[EXTRACTED MATERIAL]

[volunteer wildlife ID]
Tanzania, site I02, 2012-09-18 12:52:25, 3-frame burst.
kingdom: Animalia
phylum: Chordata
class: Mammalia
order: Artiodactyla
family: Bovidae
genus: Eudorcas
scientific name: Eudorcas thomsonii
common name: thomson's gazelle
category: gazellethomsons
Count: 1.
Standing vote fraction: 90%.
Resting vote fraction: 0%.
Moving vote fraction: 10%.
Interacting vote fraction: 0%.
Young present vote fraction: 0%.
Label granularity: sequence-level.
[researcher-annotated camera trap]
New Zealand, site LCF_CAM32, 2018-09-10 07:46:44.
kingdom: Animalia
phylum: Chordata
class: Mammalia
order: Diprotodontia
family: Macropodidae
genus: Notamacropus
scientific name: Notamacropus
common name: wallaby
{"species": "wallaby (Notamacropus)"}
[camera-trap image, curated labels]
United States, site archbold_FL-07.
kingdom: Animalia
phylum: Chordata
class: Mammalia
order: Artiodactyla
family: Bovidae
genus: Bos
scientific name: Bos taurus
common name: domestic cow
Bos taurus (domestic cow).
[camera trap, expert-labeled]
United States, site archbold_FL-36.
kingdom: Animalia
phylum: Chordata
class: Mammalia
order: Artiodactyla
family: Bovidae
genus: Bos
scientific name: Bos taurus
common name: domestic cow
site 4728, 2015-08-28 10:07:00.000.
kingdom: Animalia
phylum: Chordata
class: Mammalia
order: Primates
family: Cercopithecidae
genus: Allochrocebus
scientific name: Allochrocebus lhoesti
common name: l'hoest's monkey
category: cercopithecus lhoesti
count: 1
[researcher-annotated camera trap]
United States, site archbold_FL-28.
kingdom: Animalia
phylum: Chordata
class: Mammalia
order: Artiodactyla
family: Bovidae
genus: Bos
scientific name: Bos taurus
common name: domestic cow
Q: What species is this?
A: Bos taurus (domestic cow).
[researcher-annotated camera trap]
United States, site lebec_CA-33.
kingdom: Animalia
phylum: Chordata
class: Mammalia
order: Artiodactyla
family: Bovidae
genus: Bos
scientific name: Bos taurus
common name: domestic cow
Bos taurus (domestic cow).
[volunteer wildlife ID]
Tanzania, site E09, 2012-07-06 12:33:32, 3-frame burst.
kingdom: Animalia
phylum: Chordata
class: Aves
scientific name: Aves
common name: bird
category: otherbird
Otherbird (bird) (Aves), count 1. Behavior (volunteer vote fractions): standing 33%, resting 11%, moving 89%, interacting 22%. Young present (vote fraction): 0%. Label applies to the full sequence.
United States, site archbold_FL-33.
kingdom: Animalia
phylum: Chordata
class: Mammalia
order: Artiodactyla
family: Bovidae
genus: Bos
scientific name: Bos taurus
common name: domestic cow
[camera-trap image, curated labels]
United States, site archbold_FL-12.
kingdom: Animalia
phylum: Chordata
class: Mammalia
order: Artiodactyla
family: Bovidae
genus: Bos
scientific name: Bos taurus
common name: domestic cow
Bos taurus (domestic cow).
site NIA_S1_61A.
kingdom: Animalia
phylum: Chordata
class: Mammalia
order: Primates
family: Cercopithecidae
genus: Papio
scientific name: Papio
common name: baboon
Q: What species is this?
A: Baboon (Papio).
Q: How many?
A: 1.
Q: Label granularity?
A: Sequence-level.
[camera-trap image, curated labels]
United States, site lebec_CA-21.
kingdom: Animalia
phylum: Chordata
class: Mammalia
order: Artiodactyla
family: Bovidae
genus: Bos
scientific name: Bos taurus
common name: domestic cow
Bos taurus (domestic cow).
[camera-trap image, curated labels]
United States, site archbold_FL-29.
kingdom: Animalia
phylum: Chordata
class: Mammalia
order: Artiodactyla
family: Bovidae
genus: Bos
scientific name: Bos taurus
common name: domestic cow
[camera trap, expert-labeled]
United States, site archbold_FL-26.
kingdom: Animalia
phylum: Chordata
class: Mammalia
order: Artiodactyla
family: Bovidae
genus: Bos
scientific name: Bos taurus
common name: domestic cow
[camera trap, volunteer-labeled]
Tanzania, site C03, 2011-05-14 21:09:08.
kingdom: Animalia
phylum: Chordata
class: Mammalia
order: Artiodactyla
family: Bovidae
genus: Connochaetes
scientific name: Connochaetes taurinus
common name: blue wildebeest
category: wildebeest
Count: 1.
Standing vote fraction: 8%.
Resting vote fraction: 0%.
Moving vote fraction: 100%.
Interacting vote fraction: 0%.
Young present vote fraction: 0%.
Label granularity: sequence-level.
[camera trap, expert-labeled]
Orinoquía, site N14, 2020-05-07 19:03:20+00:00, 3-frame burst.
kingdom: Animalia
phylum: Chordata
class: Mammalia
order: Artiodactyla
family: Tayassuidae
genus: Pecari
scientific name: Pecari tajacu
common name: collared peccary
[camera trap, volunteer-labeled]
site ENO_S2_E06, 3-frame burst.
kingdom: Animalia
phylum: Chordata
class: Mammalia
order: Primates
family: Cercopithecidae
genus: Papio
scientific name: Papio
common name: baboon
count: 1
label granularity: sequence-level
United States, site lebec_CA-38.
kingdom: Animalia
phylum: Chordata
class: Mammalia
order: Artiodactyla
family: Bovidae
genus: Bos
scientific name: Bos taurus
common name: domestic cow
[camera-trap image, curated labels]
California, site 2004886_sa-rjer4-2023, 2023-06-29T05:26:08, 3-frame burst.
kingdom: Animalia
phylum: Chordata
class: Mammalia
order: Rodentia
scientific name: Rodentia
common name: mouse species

[/EXTRACTED MATERIAL]

● **TASK INSTRUCTIONS**: Exactly and without omission, set down every entry.

● **TASK RESPONSE**:
[volunteer wildlife ID]
Tanzania, site I02, 2012-09-18 12:52:25, 3-frame burst.
kingdom: Animalia
phylum: Chordata
class: Mammalia
order: Artiodactyla
family: Bovidae
genus: Eudorcas
scientific name: Eudorcas thomsonii
common name: thomson's gazelle
category: gazellethomsons
Count: 1.
Standing vote fraction: 90%.
Resting vote fraction: 0%.
Moving vote fraction: 10%.
Interacting vote fraction: 0%.
Young present vote fraction: 0%.
Label granularity: sequence-level.
[researcher-annotated camera trap]
New Zealand, site LCF_CAM32, 2018-09-10 07:46:44.
kingdom: Animalia
phylum: Chordata
class: Mammalia
order: Diprotodontia
family: Macropodidae
genus: Notamacropus
scientific name: Notamacropus
common name: wallaby
{"species": "wallaby (Notamacropus)"}
[camera-trap image, curated labels]
United States, site archbold_FL-07.
kingdom: Animalia
phylum: Chordata
class: Mammalia
order: Artiodactyla
family: Bovidae
genus: Bos
scientific name: Bos taurus
common name: domestic cow
Bos taurus (domestic cow).
[camera trap, expert-labeled]
United States, site archbold_FL-36.
kingdom: Animalia
phylum: Chordata
class: Mammalia
order: Artiodactyla
family: Bovidae
genus: Bos
scientific name: Bos taurus
common name: domestic cow
site 4728, 2015-08-28 10:07:00.000.
kingdom: Animalia
phylum: Chordata
class: Mammalia
order: Primates
family: Cercopithecidae
genus: Allochrocebus
scientific name: Allochrocebus lhoesti
common name: l'hoest's monkey
category: cercopithecus lhoesti
count: 1
[researcher-annotated camera trap]
United States, site archbold_FL-28.
kingdom: Animalia
phylum: Chordata
class: Mammalia
order: Artiodactyla
family: Bovidae
genus: Bos
scientific name: Bos taurus
common name: domestic cow
Q: What species is this?
A: Bos taurus (domestic cow).
[researcher-annotated camera trap]
United States, site lebec_CA-33.
kingdom: Animalia
phylum: Chordata
class: Mammalia
order: Artiodactyla
family: Bovidae
genus: Bos
scientific name: Bos taurus
common name: domestic cow
Bos taurus (domestic cow).
[volunteer wildlife ID]
Tanzania, site E09, 2012-07-06 12:33:32, 3-frame burst.
kingdom: Animalia
phylum: Chordata
class: Aves
scientific name: Aves
common name: bird
category: otherbird
Otherbird (bird) (Aves), count 1. Behavior (volunteer vote fractions): standing 33%, resting 11%, moving 89%, interacting 22%. Young present (vote fraction): 0%. Label applies to the full sequence.
United States, site archbold_FL-33.
kingdom: Animalia
phylum: Chordata
class: Mammalia
order: Artiodactyla
family: Bovidae
genus: Bos
scientific name: Bos taurus
common name: domestic cow
[camera-trap image, curated labels]
United States, site archbold_FL-12.
kingdom: Animalia
phylum: Chordata
class: Mammalia
order: Artiodactyla
family: Bovidae
genus: Bos
scientific name: Bos taurus
common name: domestic cow
Bos taurus (domestic cow).
site NIA_S1_61A.
kingdom: Animalia
phylum: Chordata
class: Mammalia
order: Primates
family: Cercopithecidae
genus: Papio
scientific name: Papio
common name: baboon
Q: What species is this?
A: Baboon (Papio).
Q: How many?
A: 1.
Q: Label granularity?
A: Sequence-level.
[camera-trap image, curated labels]
United States, site lebec_CA-21.
kingdom: Animalia
phylum: Chordata
class: Mammalia
order: Artiodactyla
family: Bovidae
genus: Bos
scientific name: Bos taurus
common name: domestic cow
Bos taurus (domestic cow).
[camera-trap image, curated labels]
United States, site archbold_FL-29.
kingdom: Animalia
phylum: Chordata
class: Mammalia
order: Artiodactyla
family: Bovidae
genus: Bos
scientific name: Bos taurus
common name: domestic cow
[camera trap, expert-labeled]
United States, site archbold_FL-26.
kingdom: Animalia
phylum: Chordata
class: Mammalia
order: Artiodactyla
family: Bovidae
genus: Bos
scientific name: Bos taurus
common name: domestic cow
[camera trap, volunteer-labeled]
Tanzania, site C03, 2011-05-14 21:09:08.
kingdom: Animalia
phylum: Chordata
class: Mammalia
order: Artiodactyla
family: Bovidae
genus: Connochaetes
scientific name: Connochaetes taurinus
common name: blue wildebeest
category: wildebeest
Count: 1.
Standing vote fraction: 8%.
Resting vote fraction: 0%.
Moving vote fraction: 100%.
Interacting vote fraction: 0%.
Young present vote fraction: 0%.
Label granularity: sequence-level.
[camera trap, expert-labeled]
Orinoquía, site N14, 2020-05-07 19:03:20+00:00, 3-frame burst.
kingdom: Animalia
phylum: Chordata
class: Mammalia
order: Artiodactyla
family: Tayassuidae
genus: Pecari
scientific name: Pecari tajacu
common name: collared peccary
[camera trap, volunteer-labeled]
site ENO_S2_E06, 3-frame burst.
kingdom: Animalia
phylum: Chordata
class: Mammalia
order: Primates
family: Cercopithecidae
genus: Papio
scientific name: Papio
common name: baboon
count: 1
label granularity: sequence-level
United States, site lebec_CA-38.
kingdom: Animalia
phylum: Chordata
class: Mammalia
order: Artiodactyla
family: Bovidae
genus: Bos
scientific name: Bos taurus
common name: domestic cow
[camera-trap image, curated labels]
California, site 2004886_sa-rjer4-2023, 2023-06-29T05:26:08, 3-frame burst.
kingdom: Animalia
phylum: Chordata
class: Mammalia
order: Rodentia
scientific name: Rodentia
common name: mouse species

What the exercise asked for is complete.